Chuck Grimes wrote:
>> The political involvement of U.S. workers in electoral politics and, more
>> specifically, in the Democratic Party has proved to be historically
>> necessary, as a result of the pre-existing weakness and fragmentation of the
>> U.S. working class.

Louis Proyect wrote:
> That's also true of the PRI in Mexico or the Peronistas in Argentina, or
> the Kemalists in Turkey. For various historical reasons, the trade
> unions have had a relationship to bourgeois parties. But that's no
> reason to take some kind of pseudo-Hegelian stance that effectively
> legitimizes it.

Working people have to survive. Thus most put up with unions,
political leaders, and parties that aren't adequate (most often even
from the narrow perspective of providing for survival), sometimes
actively supporting them in hopes of getting some help.

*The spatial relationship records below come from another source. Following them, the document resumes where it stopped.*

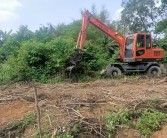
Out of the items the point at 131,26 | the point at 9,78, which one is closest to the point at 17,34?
the point at 131,26

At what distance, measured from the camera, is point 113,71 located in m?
15.1

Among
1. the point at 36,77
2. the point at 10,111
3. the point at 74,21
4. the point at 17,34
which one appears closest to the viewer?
the point at 10,111

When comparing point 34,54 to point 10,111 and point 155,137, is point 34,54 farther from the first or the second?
point 155,137

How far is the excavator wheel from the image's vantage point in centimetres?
1498

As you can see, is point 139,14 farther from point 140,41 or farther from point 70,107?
point 70,107

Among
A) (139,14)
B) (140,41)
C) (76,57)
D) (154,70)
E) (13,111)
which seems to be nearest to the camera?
(13,111)

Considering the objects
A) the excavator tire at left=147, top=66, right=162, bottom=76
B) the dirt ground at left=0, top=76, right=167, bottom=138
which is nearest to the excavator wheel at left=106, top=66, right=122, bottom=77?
the excavator tire at left=147, top=66, right=162, bottom=76

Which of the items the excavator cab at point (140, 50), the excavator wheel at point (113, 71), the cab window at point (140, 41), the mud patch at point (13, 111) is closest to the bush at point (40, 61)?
the excavator wheel at point (113, 71)

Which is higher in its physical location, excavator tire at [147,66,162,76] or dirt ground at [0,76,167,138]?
excavator tire at [147,66,162,76]

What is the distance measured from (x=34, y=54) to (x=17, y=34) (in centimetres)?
1425

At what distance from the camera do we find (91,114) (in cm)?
648

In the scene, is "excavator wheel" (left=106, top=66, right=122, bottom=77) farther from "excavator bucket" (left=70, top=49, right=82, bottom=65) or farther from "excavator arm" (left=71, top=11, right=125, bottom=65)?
"excavator bucket" (left=70, top=49, right=82, bottom=65)

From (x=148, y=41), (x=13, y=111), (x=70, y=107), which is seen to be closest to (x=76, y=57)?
(x=148, y=41)

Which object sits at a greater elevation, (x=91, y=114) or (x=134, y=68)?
(x=134, y=68)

Most workers
have too much on their plate to think big and consider alternative
parties or unions.

It's partly a chicken-and-egg problem: if there were large numbers of
workers who belonged to adequate unions or political parties, that
would encourage others to think big. We haven't gotten to that
critical mass in recent memory.
-- 
Jim Devine /  "Segui il tuo corso, e lascia dir le genti." (Go your
own way and let people talk.) -- Karl, paraphrasing Dante.